Читать «Путешествуя с признаками. Вдохновляющая история любви и поиска себя» онлайн - страница 93

Шэннон Леони Фаулер

Женщины на нашей стороне были и молодые, и старые, темнокожие и белые, ортодоксальные иудейки в явных париках, в одежде с длинным рукавом и длинных юбках, и девочки-подростки с подведенными глазами, в джинсах и футболках. Все стояли лицом к стене. Они либо приближались к ней, как мы, и отступали назад, не поворачиваясь спиной, либо сидели или стояли перед ней – тихонько распевая, покачиваясь, молясь, читая и прижимаясь к камням ладонями, а порой и лицом.
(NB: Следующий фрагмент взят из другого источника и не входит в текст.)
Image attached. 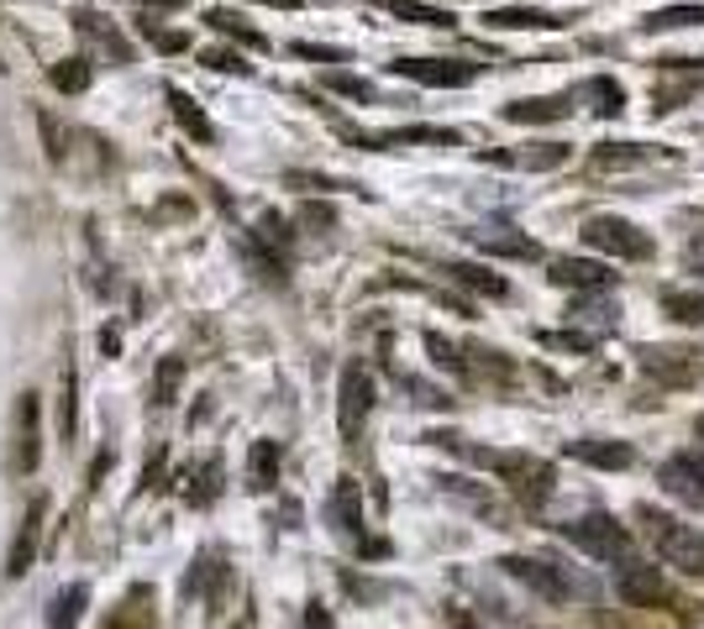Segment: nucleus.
Masks as SVG:
<instances>
[{"instance_id":"1","label":"nucleus","mask_w":704,"mask_h":629,"mask_svg":"<svg viewBox=\"0 0 704 629\" xmlns=\"http://www.w3.org/2000/svg\"><path fill=\"white\" fill-rule=\"evenodd\" d=\"M636 525H642L646 546L657 550L667 567L684 571V577H700V582H704V535L694 530V525L673 519V514L657 509V504H636Z\"/></svg>"},{"instance_id":"2","label":"nucleus","mask_w":704,"mask_h":629,"mask_svg":"<svg viewBox=\"0 0 704 629\" xmlns=\"http://www.w3.org/2000/svg\"><path fill=\"white\" fill-rule=\"evenodd\" d=\"M563 535L579 550H584V556H594V561H610V567L631 561V550H636V546H631V530H625L615 514H584V519L563 525Z\"/></svg>"},{"instance_id":"3","label":"nucleus","mask_w":704,"mask_h":629,"mask_svg":"<svg viewBox=\"0 0 704 629\" xmlns=\"http://www.w3.org/2000/svg\"><path fill=\"white\" fill-rule=\"evenodd\" d=\"M11 477H32L42 467V399L32 389L17 399L11 410V456H6Z\"/></svg>"},{"instance_id":"4","label":"nucleus","mask_w":704,"mask_h":629,"mask_svg":"<svg viewBox=\"0 0 704 629\" xmlns=\"http://www.w3.org/2000/svg\"><path fill=\"white\" fill-rule=\"evenodd\" d=\"M584 247L589 252H604V257H625V262H642V257H652L657 247H652V236L642 231V226H631L625 216H589L584 220Z\"/></svg>"},{"instance_id":"5","label":"nucleus","mask_w":704,"mask_h":629,"mask_svg":"<svg viewBox=\"0 0 704 629\" xmlns=\"http://www.w3.org/2000/svg\"><path fill=\"white\" fill-rule=\"evenodd\" d=\"M500 567H504V577H516L521 588H531L537 598H547V604H563V598L579 592L563 577V567H552V561H542V556H504Z\"/></svg>"},{"instance_id":"6","label":"nucleus","mask_w":704,"mask_h":629,"mask_svg":"<svg viewBox=\"0 0 704 629\" xmlns=\"http://www.w3.org/2000/svg\"><path fill=\"white\" fill-rule=\"evenodd\" d=\"M389 74L400 79H416V84H437V90H463L479 79V63H463V59H395Z\"/></svg>"},{"instance_id":"7","label":"nucleus","mask_w":704,"mask_h":629,"mask_svg":"<svg viewBox=\"0 0 704 629\" xmlns=\"http://www.w3.org/2000/svg\"><path fill=\"white\" fill-rule=\"evenodd\" d=\"M368 410H374V378H368L363 362H347V368H343V389H337V425H343L347 441L363 431Z\"/></svg>"},{"instance_id":"8","label":"nucleus","mask_w":704,"mask_h":629,"mask_svg":"<svg viewBox=\"0 0 704 629\" xmlns=\"http://www.w3.org/2000/svg\"><path fill=\"white\" fill-rule=\"evenodd\" d=\"M494 472H500L504 483L516 488V498H521V504H547V498H552V467H547V462H537V456L504 452Z\"/></svg>"},{"instance_id":"9","label":"nucleus","mask_w":704,"mask_h":629,"mask_svg":"<svg viewBox=\"0 0 704 629\" xmlns=\"http://www.w3.org/2000/svg\"><path fill=\"white\" fill-rule=\"evenodd\" d=\"M700 352H673V347H642L636 352V362H642L646 378H657L663 389H688L694 378H700V362H694Z\"/></svg>"},{"instance_id":"10","label":"nucleus","mask_w":704,"mask_h":629,"mask_svg":"<svg viewBox=\"0 0 704 629\" xmlns=\"http://www.w3.org/2000/svg\"><path fill=\"white\" fill-rule=\"evenodd\" d=\"M615 588H621V598L631 604V609H646V604H667V598H673V592H667V582H663V571L642 567L636 556L615 567Z\"/></svg>"},{"instance_id":"11","label":"nucleus","mask_w":704,"mask_h":629,"mask_svg":"<svg viewBox=\"0 0 704 629\" xmlns=\"http://www.w3.org/2000/svg\"><path fill=\"white\" fill-rule=\"evenodd\" d=\"M573 17L563 11H542V6H500V11H483V27L494 32H563Z\"/></svg>"},{"instance_id":"12","label":"nucleus","mask_w":704,"mask_h":629,"mask_svg":"<svg viewBox=\"0 0 704 629\" xmlns=\"http://www.w3.org/2000/svg\"><path fill=\"white\" fill-rule=\"evenodd\" d=\"M657 483H663L667 498H679L688 509H704V467L694 456H667L657 467Z\"/></svg>"},{"instance_id":"13","label":"nucleus","mask_w":704,"mask_h":629,"mask_svg":"<svg viewBox=\"0 0 704 629\" xmlns=\"http://www.w3.org/2000/svg\"><path fill=\"white\" fill-rule=\"evenodd\" d=\"M568 456L584 462V467H600V472L636 467V446H625V441H568Z\"/></svg>"},{"instance_id":"14","label":"nucleus","mask_w":704,"mask_h":629,"mask_svg":"<svg viewBox=\"0 0 704 629\" xmlns=\"http://www.w3.org/2000/svg\"><path fill=\"white\" fill-rule=\"evenodd\" d=\"M74 27H80V38L95 42L111 63H132V42L121 38L111 17H101V11H74Z\"/></svg>"},{"instance_id":"15","label":"nucleus","mask_w":704,"mask_h":629,"mask_svg":"<svg viewBox=\"0 0 704 629\" xmlns=\"http://www.w3.org/2000/svg\"><path fill=\"white\" fill-rule=\"evenodd\" d=\"M573 111V95H531V100H510L500 116L516 121V126H547V121H568Z\"/></svg>"},{"instance_id":"16","label":"nucleus","mask_w":704,"mask_h":629,"mask_svg":"<svg viewBox=\"0 0 704 629\" xmlns=\"http://www.w3.org/2000/svg\"><path fill=\"white\" fill-rule=\"evenodd\" d=\"M353 142H368V147H458V132H447V126H400V132H374V137L353 132Z\"/></svg>"},{"instance_id":"17","label":"nucleus","mask_w":704,"mask_h":629,"mask_svg":"<svg viewBox=\"0 0 704 629\" xmlns=\"http://www.w3.org/2000/svg\"><path fill=\"white\" fill-rule=\"evenodd\" d=\"M547 278H552L558 289H610V283H615V274H610L604 262H589V257H558Z\"/></svg>"},{"instance_id":"18","label":"nucleus","mask_w":704,"mask_h":629,"mask_svg":"<svg viewBox=\"0 0 704 629\" xmlns=\"http://www.w3.org/2000/svg\"><path fill=\"white\" fill-rule=\"evenodd\" d=\"M479 252H500V257H542V247L531 241V236L510 231V226H473V231H463Z\"/></svg>"},{"instance_id":"19","label":"nucleus","mask_w":704,"mask_h":629,"mask_svg":"<svg viewBox=\"0 0 704 629\" xmlns=\"http://www.w3.org/2000/svg\"><path fill=\"white\" fill-rule=\"evenodd\" d=\"M437 274L452 278V283H463V289H473V295H483V299H510V283H504L500 274H489L483 262H442Z\"/></svg>"},{"instance_id":"20","label":"nucleus","mask_w":704,"mask_h":629,"mask_svg":"<svg viewBox=\"0 0 704 629\" xmlns=\"http://www.w3.org/2000/svg\"><path fill=\"white\" fill-rule=\"evenodd\" d=\"M42 504H27V514H21V535L17 546H11V561H6V571L11 577H27L32 571V561H38V535H42Z\"/></svg>"},{"instance_id":"21","label":"nucleus","mask_w":704,"mask_h":629,"mask_svg":"<svg viewBox=\"0 0 704 629\" xmlns=\"http://www.w3.org/2000/svg\"><path fill=\"white\" fill-rule=\"evenodd\" d=\"M568 142H537V147H526V153H483L489 163H510V168H531V174H542V168H563L568 163Z\"/></svg>"},{"instance_id":"22","label":"nucleus","mask_w":704,"mask_h":629,"mask_svg":"<svg viewBox=\"0 0 704 629\" xmlns=\"http://www.w3.org/2000/svg\"><path fill=\"white\" fill-rule=\"evenodd\" d=\"M657 157H667L663 147H642V142H604V147H594V168L615 174V168H642V163H657Z\"/></svg>"},{"instance_id":"23","label":"nucleus","mask_w":704,"mask_h":629,"mask_svg":"<svg viewBox=\"0 0 704 629\" xmlns=\"http://www.w3.org/2000/svg\"><path fill=\"white\" fill-rule=\"evenodd\" d=\"M437 488H442L447 498H458L463 509L483 514V519H494V525H500V519H504V514H500V504H494V493L483 488V483H468V477H437Z\"/></svg>"},{"instance_id":"24","label":"nucleus","mask_w":704,"mask_h":629,"mask_svg":"<svg viewBox=\"0 0 704 629\" xmlns=\"http://www.w3.org/2000/svg\"><path fill=\"white\" fill-rule=\"evenodd\" d=\"M379 11H389V17L410 21V27H452V11L447 6H426V0H374Z\"/></svg>"},{"instance_id":"25","label":"nucleus","mask_w":704,"mask_h":629,"mask_svg":"<svg viewBox=\"0 0 704 629\" xmlns=\"http://www.w3.org/2000/svg\"><path fill=\"white\" fill-rule=\"evenodd\" d=\"M331 525L343 535H358L363 530V509H358V483L353 477H337V488H331Z\"/></svg>"},{"instance_id":"26","label":"nucleus","mask_w":704,"mask_h":629,"mask_svg":"<svg viewBox=\"0 0 704 629\" xmlns=\"http://www.w3.org/2000/svg\"><path fill=\"white\" fill-rule=\"evenodd\" d=\"M163 100H169V111H174V121H180V126H184V132H190L195 142H216V126H211V121L201 116V105H195V100L184 95V90H169Z\"/></svg>"},{"instance_id":"27","label":"nucleus","mask_w":704,"mask_h":629,"mask_svg":"<svg viewBox=\"0 0 704 629\" xmlns=\"http://www.w3.org/2000/svg\"><path fill=\"white\" fill-rule=\"evenodd\" d=\"M573 95L594 100V105H589L594 116H621V111H625V90L615 84V79H584V84H579Z\"/></svg>"},{"instance_id":"28","label":"nucleus","mask_w":704,"mask_h":629,"mask_svg":"<svg viewBox=\"0 0 704 629\" xmlns=\"http://www.w3.org/2000/svg\"><path fill=\"white\" fill-rule=\"evenodd\" d=\"M247 483H253L258 493L279 483V446H274V441H253V456H247Z\"/></svg>"},{"instance_id":"29","label":"nucleus","mask_w":704,"mask_h":629,"mask_svg":"<svg viewBox=\"0 0 704 629\" xmlns=\"http://www.w3.org/2000/svg\"><path fill=\"white\" fill-rule=\"evenodd\" d=\"M84 604H90V588H84V582H69V588L53 598L48 625H53V629H74V625H80V613H84Z\"/></svg>"},{"instance_id":"30","label":"nucleus","mask_w":704,"mask_h":629,"mask_svg":"<svg viewBox=\"0 0 704 629\" xmlns=\"http://www.w3.org/2000/svg\"><path fill=\"white\" fill-rule=\"evenodd\" d=\"M679 27H704V6H667L642 17V32H679Z\"/></svg>"},{"instance_id":"31","label":"nucleus","mask_w":704,"mask_h":629,"mask_svg":"<svg viewBox=\"0 0 704 629\" xmlns=\"http://www.w3.org/2000/svg\"><path fill=\"white\" fill-rule=\"evenodd\" d=\"M211 27H216V32H226V38H237L242 48H253V53H263V48H268V38H263L258 27H247V21L237 17V11H211Z\"/></svg>"},{"instance_id":"32","label":"nucleus","mask_w":704,"mask_h":629,"mask_svg":"<svg viewBox=\"0 0 704 629\" xmlns=\"http://www.w3.org/2000/svg\"><path fill=\"white\" fill-rule=\"evenodd\" d=\"M663 314L673 326H704V295H663Z\"/></svg>"},{"instance_id":"33","label":"nucleus","mask_w":704,"mask_h":629,"mask_svg":"<svg viewBox=\"0 0 704 629\" xmlns=\"http://www.w3.org/2000/svg\"><path fill=\"white\" fill-rule=\"evenodd\" d=\"M53 90H63V95H84V90H90V63L84 59L53 63Z\"/></svg>"},{"instance_id":"34","label":"nucleus","mask_w":704,"mask_h":629,"mask_svg":"<svg viewBox=\"0 0 704 629\" xmlns=\"http://www.w3.org/2000/svg\"><path fill=\"white\" fill-rule=\"evenodd\" d=\"M573 314H579V320H594V326H604V331H610V326L621 320V305H615V299H579V305H573Z\"/></svg>"},{"instance_id":"35","label":"nucleus","mask_w":704,"mask_h":629,"mask_svg":"<svg viewBox=\"0 0 704 629\" xmlns=\"http://www.w3.org/2000/svg\"><path fill=\"white\" fill-rule=\"evenodd\" d=\"M426 352L437 357V362H442L447 373H458V378H468V362H463V357H458V347H452V341H447V336H437V331H426Z\"/></svg>"},{"instance_id":"36","label":"nucleus","mask_w":704,"mask_h":629,"mask_svg":"<svg viewBox=\"0 0 704 629\" xmlns=\"http://www.w3.org/2000/svg\"><path fill=\"white\" fill-rule=\"evenodd\" d=\"M542 347H552V352H594V347H600V336H579V331H542Z\"/></svg>"},{"instance_id":"37","label":"nucleus","mask_w":704,"mask_h":629,"mask_svg":"<svg viewBox=\"0 0 704 629\" xmlns=\"http://www.w3.org/2000/svg\"><path fill=\"white\" fill-rule=\"evenodd\" d=\"M142 32H147V42H153V48H163V53H184V48H190V38H184V32H169V27H159L153 17H142Z\"/></svg>"},{"instance_id":"38","label":"nucleus","mask_w":704,"mask_h":629,"mask_svg":"<svg viewBox=\"0 0 704 629\" xmlns=\"http://www.w3.org/2000/svg\"><path fill=\"white\" fill-rule=\"evenodd\" d=\"M326 84H331L337 95H347V100H374V84H368V79H358V74H343V69H331V74H326Z\"/></svg>"},{"instance_id":"39","label":"nucleus","mask_w":704,"mask_h":629,"mask_svg":"<svg viewBox=\"0 0 704 629\" xmlns=\"http://www.w3.org/2000/svg\"><path fill=\"white\" fill-rule=\"evenodd\" d=\"M205 69H216V74H253V63H242L237 53H226V48H211V53H205Z\"/></svg>"},{"instance_id":"40","label":"nucleus","mask_w":704,"mask_h":629,"mask_svg":"<svg viewBox=\"0 0 704 629\" xmlns=\"http://www.w3.org/2000/svg\"><path fill=\"white\" fill-rule=\"evenodd\" d=\"M59 435L74 441V368H63V420H59Z\"/></svg>"},{"instance_id":"41","label":"nucleus","mask_w":704,"mask_h":629,"mask_svg":"<svg viewBox=\"0 0 704 629\" xmlns=\"http://www.w3.org/2000/svg\"><path fill=\"white\" fill-rule=\"evenodd\" d=\"M295 59H322V63H347L343 48H322V42H295Z\"/></svg>"},{"instance_id":"42","label":"nucleus","mask_w":704,"mask_h":629,"mask_svg":"<svg viewBox=\"0 0 704 629\" xmlns=\"http://www.w3.org/2000/svg\"><path fill=\"white\" fill-rule=\"evenodd\" d=\"M180 373H184L180 362H163V368H159V399H163V404H169V393H174V383H180Z\"/></svg>"},{"instance_id":"43","label":"nucleus","mask_w":704,"mask_h":629,"mask_svg":"<svg viewBox=\"0 0 704 629\" xmlns=\"http://www.w3.org/2000/svg\"><path fill=\"white\" fill-rule=\"evenodd\" d=\"M300 220H305V226H331V220H337V216H331L326 205H305V210H300Z\"/></svg>"},{"instance_id":"44","label":"nucleus","mask_w":704,"mask_h":629,"mask_svg":"<svg viewBox=\"0 0 704 629\" xmlns=\"http://www.w3.org/2000/svg\"><path fill=\"white\" fill-rule=\"evenodd\" d=\"M142 6H159V11H180L184 0H142Z\"/></svg>"},{"instance_id":"45","label":"nucleus","mask_w":704,"mask_h":629,"mask_svg":"<svg viewBox=\"0 0 704 629\" xmlns=\"http://www.w3.org/2000/svg\"><path fill=\"white\" fill-rule=\"evenodd\" d=\"M258 6H279V11H295L300 0H258Z\"/></svg>"}]
</instances>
Мы с Талией остановились примерно в двадцати футах от стены, и она вытащила из сумочки два листка бумаги и две ручки. Сотни лет люди записывали свои желания у этой стены, втискивая свои молитвы в трещины между древними камнями.

Я замешкалась. Во всех до единого желаниях, которые я загадывала после смерти Шона, – на первую звезду, падающую звезду, белую лошадь, выпавшую ресничку, застежку ожерелья, сдутую шапочку одуванчика, подброшенную монету, церковную свечу или задерживая дыхание в туннелях, – я загадывала получить обратно тот единственный вечер, и чтобы Шон не умер. В свои самые мрачные моменты я просто желала, чтобы мы снова были вместе, не важно где.

Но стоя там, у Стены плача в Израиле, я впервые пожелала, чтобы мы с Шоном оба обрели покой. Даже не знаю, что заставило меня передумать. Может быть, сила и решимость израильтян, которых я встречала. Может быть, просто то, что Талия стояла со мной рядом.

Я записала свое желание и подошла к стене. Ее прямоугольные плиты были огромными, разных размеров, с осыпающимися уголками. Стена под моей ладонью оказалась прохладной и шершавой. Я, уроженка Калифорнии, земли, которая стала штатом только в 1950 году, находила уму непостижимым то, что стою перед чем-то, построенным в 19-м году до нашей эры. Даже сам воздух вокруг этой стены казался густо замешенным на пыли и истории.

Каждая трещина и щелочка, куда можно было дотянуться рукой, была до отказа забита листками сложенной, скатанной и скомканной бумаги с краями, покрытыми синими пятнами там, где потекли чернила. Выше над головами широкие шапки серо-зеленой травы проросли в пространстве между камнями. Следуя примеру Талии, я всунула свое желание в уголок, приминая другие, и поцеловала стену. Прислонилась лбом к камню и закрыла глаза.

Но стоило мне начать пятиться от стены, как я принялась жалеть о том, что написала. Из всех мест, где могло случиться нечто безумное, Иерусалим казался самым подходящим для таких желаний. Я пожалела, что не пожелала невозможного.

Ближе к концу моего пребывания в Израиле меня пригласили отужинать в шаббат вместе с семьей Анат. Была пятница, 15 ноября, – четырнадцать недель со дня смерти Шона, месяц с тех пор, как я прилетела в Восточную Европу, два дня до того, как мне предстояло покинуть Израиль и снова лететь в Европу в одиночестве.

Мы с Талией пешком дошли от дома ее родителей до дома родителей Анат, что потребовало меньше минуты, поскольку они располагались в соседних кварталах Кирьят-Оно. Анат днем прислала SMS, сообщив, что опоздает. Ее подразделение попало под снайперский огонь неподалеку от Газы, и она не знала, как долго еще задержится. Нам следовало начинать ужин без нее.